:: Set problem ::
Copy the data below word for word, leaving out the pictures.

== Records shown

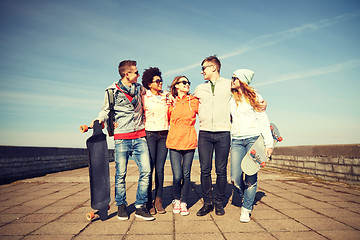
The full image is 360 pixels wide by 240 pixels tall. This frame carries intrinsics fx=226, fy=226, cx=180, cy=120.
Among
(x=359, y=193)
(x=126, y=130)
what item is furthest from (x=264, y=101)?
(x=359, y=193)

====

:: Answer for the task ::
The full image is 360 pixels wide by 240 pixels tall. This frame carries intrinsics fx=226, fy=226, cx=180, cy=120.
Among
(x=359, y=193)
(x=126, y=130)
what item is furthest from (x=264, y=101)?
(x=359, y=193)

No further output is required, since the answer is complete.